Quantum computing stocks were among the hottest investments in 2024, with several pure plays delivering gains opf 1,000% or more as investor excitement peaked around breakthroughs in qubit stability and early commercial contracts. In 2025, however, the sector cooled significantly — hype gave way to scrutiny over timelines, profitability, and technical hurdles. Year-to-date gains in 2026 have been markedly smaller, with most names trading well off their highs.
Yet many quantum stocks continue to outperform the S&P 500 over multi-year periods. In this shifting landscape, IonQ (NYSE:IONQ | IONQ Price Prediction) just announced a transformative $1.8 billion deal to acquire semiconductor foundry SkyWater Technology (NASDAQ:SKYT), which raises the question of whether IonQ is the clearest pure-play leader.
The First Vertically Integrated Quantum Company
This morning, IonQ announced it will acquire SkyWater Technology for $35.00 per share in a cash-and-stock transaction valued at approximately $1.8 billion. SkyWater shareholders will receive $15.00 in cash and $20.00 in IonQ stock, representing a 38% premium to SkyWater’s 30-day volume-weighted average price as of last Friday. The deal is expected to close in the second or third quarter, pending SkyWater shareholder approval and regulatory clearances.
SkyWater is the largest exclusively U.S.-owned pure-play semiconductor foundry and holds rare DMEA Category 1A Trusted Foundry accreditation, making it a critical partner for defense and government programs that require secure domestic supply chains. By bringing SkyWater in-house, IonQ gains direct control over advanced chip design, packaging, and fabrication — capabilities essential for scaling trapped-ion quantum systems.
IonQ CEO Niccolo de Masi called the deal “transformational,” stating it will “materially accelerate its quantum computing roadmap and secure its fully scalable supply chain domestically.” SkyWater CEO Thomas Sonderman added that the combination will “accelerate multiple engineering pathways for next-generation quantum chips, delivering speed, precision, and scale.”
Growth by Acquisition
The acquisition builds on IonQ’s 2025 purchases of Oxford Ionics for over $1 billion, Lightsynq Technologies, and Capella Space, further widening its lead in building a full-stack platform that spans hardware, software, networking, sensing, and now chip fabrication.
IonQ expects the integration to reduce wafer iteration times, enable parallel prototyping, and speed functional testing. The company now anticipates starting functional testing of 200,000-qubit chips in 2028 — earlier than previously projected — while accelerating its path to 2,000,000-qubit systems by up to a year.
SkyWater’s facilities in Minnesota, Florida, and Texas will become Regional Quantum Production Hubs, supporting secure U.S.-based production for quantum computing, networking, security, and sensing applications.
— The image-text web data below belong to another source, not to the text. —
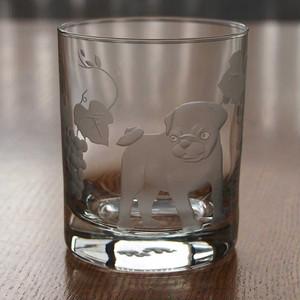 犬ロックグラス~「パグ」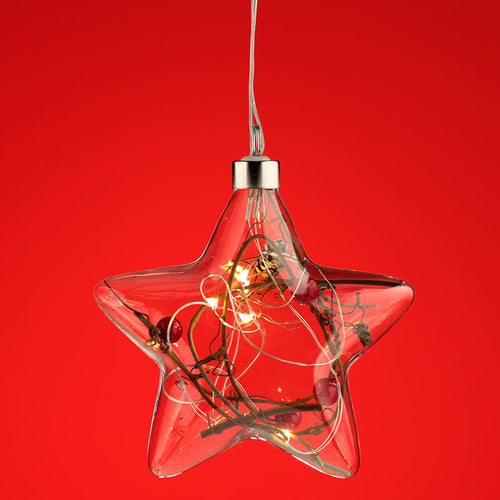 Decorative Hanging LED - Christmas Winter Berries Star Small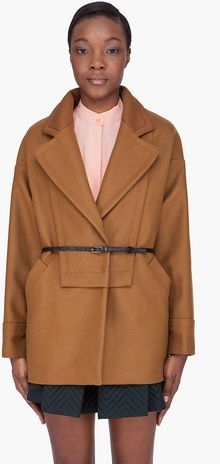 See By Chloé Tan Belted Oversized Drop Shoulder Coat - Lyst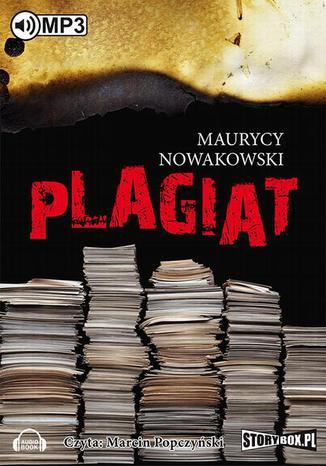 Okładka książki/ebooka Plagiat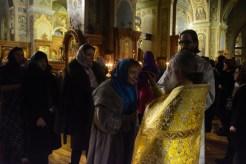 orthodoxy christmas kiev 0198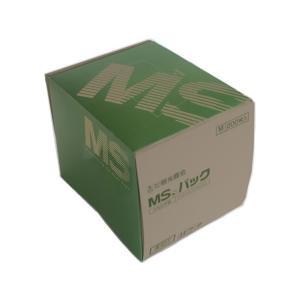明光商会/MSシュレッダー用袋 透明(ひも付き)200枚/MSパックM|cocodecow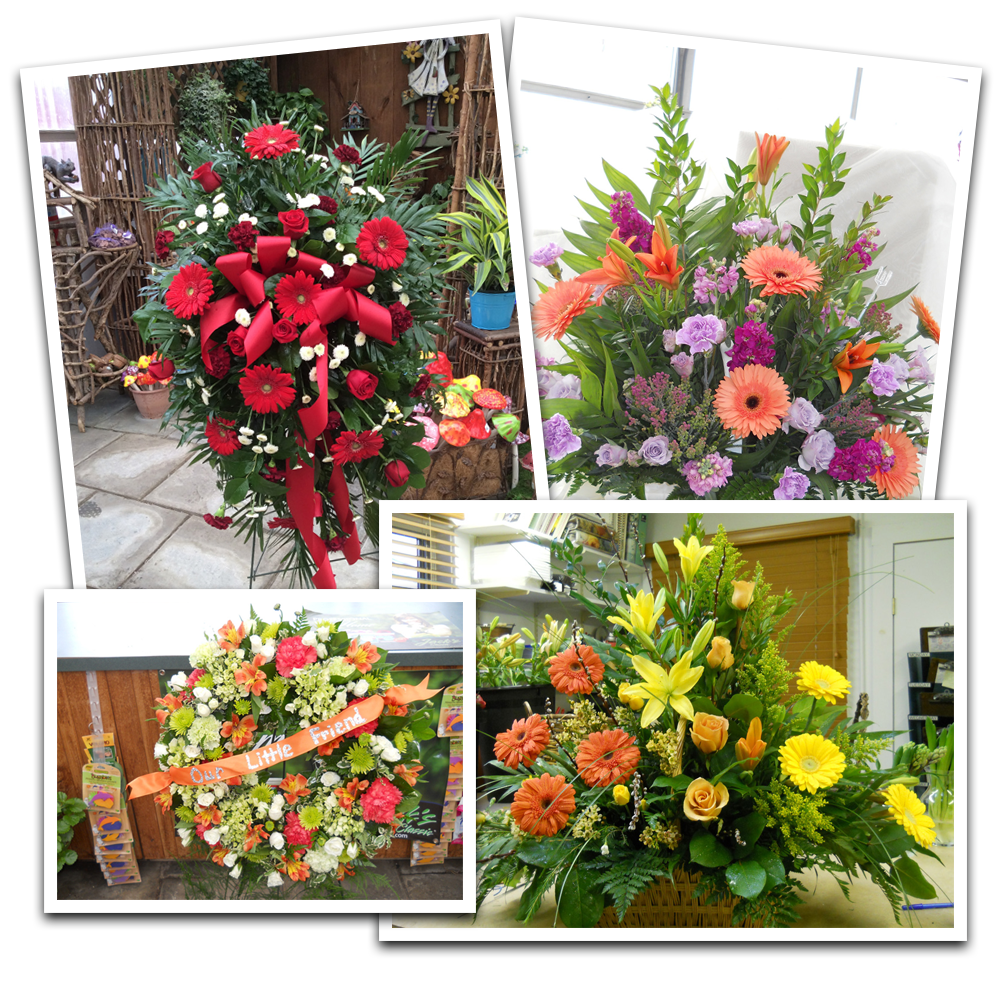 Funeral Flower Arrangements Ross Plants Flowers Allentown Pa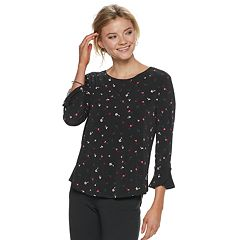 Women's ELLE™ Print Crepe Top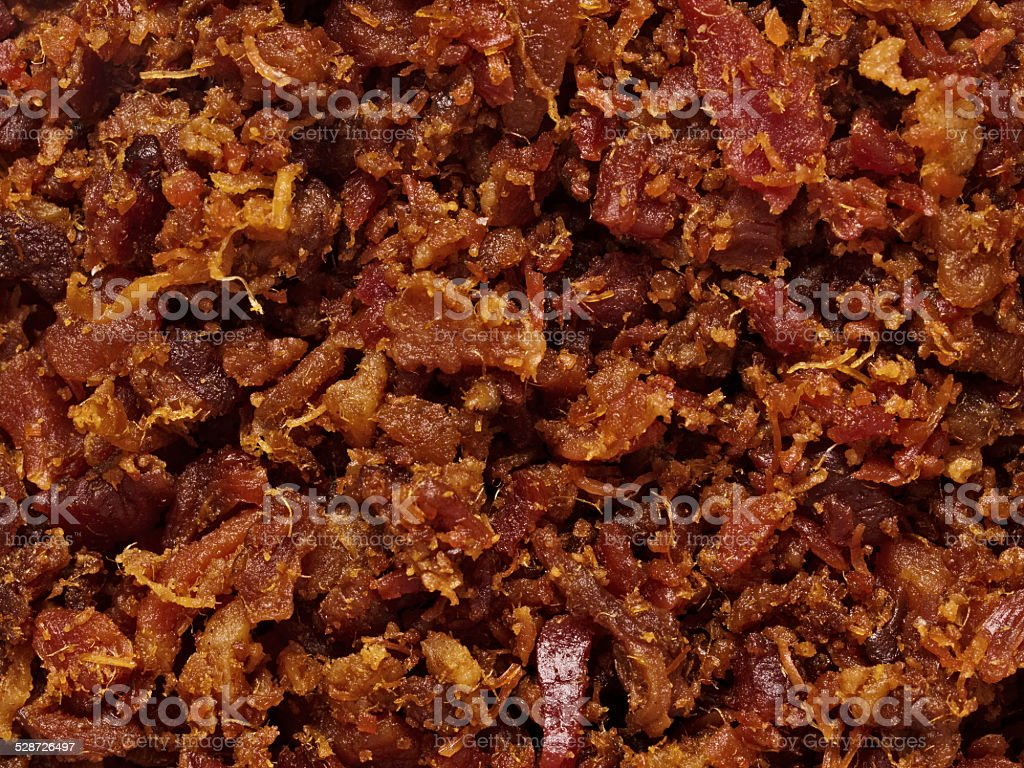 bacon bits texture background stock photo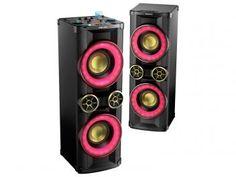 Mini System Philips 1 CD 3200W RMS - MP3 Karaokê DJ Mix NX Bass - NTX800X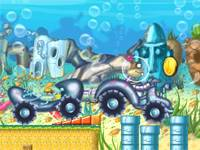 Traktor SpongeBoba
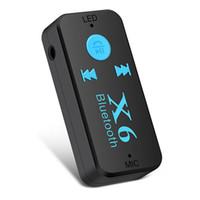 20PCS MSD-C-X6 الجانب شحن مع X6 TF بطاقة سيارة استقبال بلوتوث 3.5 ملليمتر aux المتحدث الصوت محول 5.0 مشغل mp3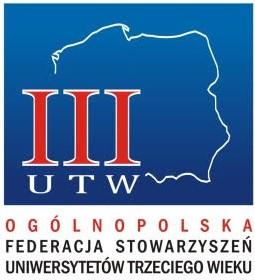 Ogólnopolska Federacja Stowarzyszeń UTW
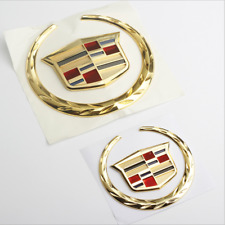 Gold Cadillac Logo Front Grille Rear Trunk Lid Emblem for CTS SRX Escalade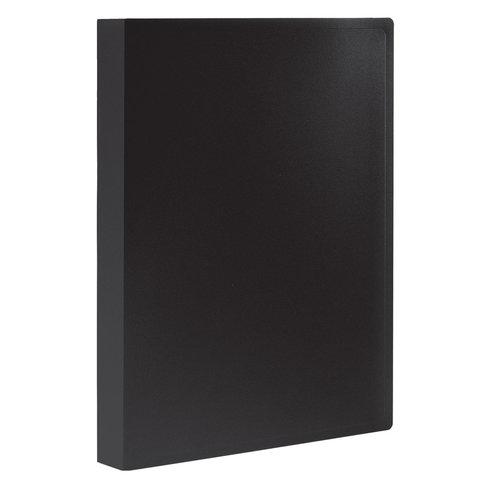 Папка 30 вкладышей STAFF, черная, 0,5 мм, 225697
Market Reaction and Financial Context
IonQ shares rose about 7% in morning trading following the announcement, while SkyWater jumped nearly 6%. The move positions IonQ to emulate vertically integrated leaders like Nvidia (NASDAQ:NVDA) in an emerging field.
For context, IonQ reported strong 2025 momentum: third-quarter revenue reached $39.9 million — up 222% year-over-year — with full-year 2025 guidance raised to $106 million to $110 million, implying around 150% growth. Cash reserves stood at $1.5 billion, supporting aggressive R&D without immediate profitability pressure.
Pure-play competitors such as Rigetti Computing (NASDAQ:RGTI) and D-Wave Quantum (NYSE:QBTS) remain largely dependent on third-party foundries and lack IonQ’s breadth of acquisitions and domestic trusted-foundry access. IonQ’s trapped-ion systems already operate at room temperature with two-qubit gate fidelities above 99.9%, advantages that reduce cooling complexity and improve scalability versus superconducting approaches used by many rivals.
JPMorgan analyst Peter Peng noted that the SkyWater transaction helps IonQ emulate Nvidia’s vertically integrated model and positions it to capture portions of a projected $46 billion to $97 billion market by 2035 across computing, sensing, and communications.
Key Takeaway
IonQ is definitely not a stock for everyone. It trades at extreme multiples — forward price-to-sales around 246 times trailing revenue of just $43 million — and persistent operating losses. Quantum computing also remains highly speculative: fault-tolerant systems that deliver real-world advantage are still years away, and technical hurdles around error rates, scaling, and commercial use cases persist. Competition from deep-pocketed giants like IBM (NYSE:IBM), Google, and Microsoft (NASDAQ:MSFT) is intensifying.
For risk-tolerant investors who believe quantum will be the next AI-scale disruption, however, IonQ is increasingly the clearest pure-play path — now with its own U.S.-based foundry, a growing acquisition track record, and a widening moat.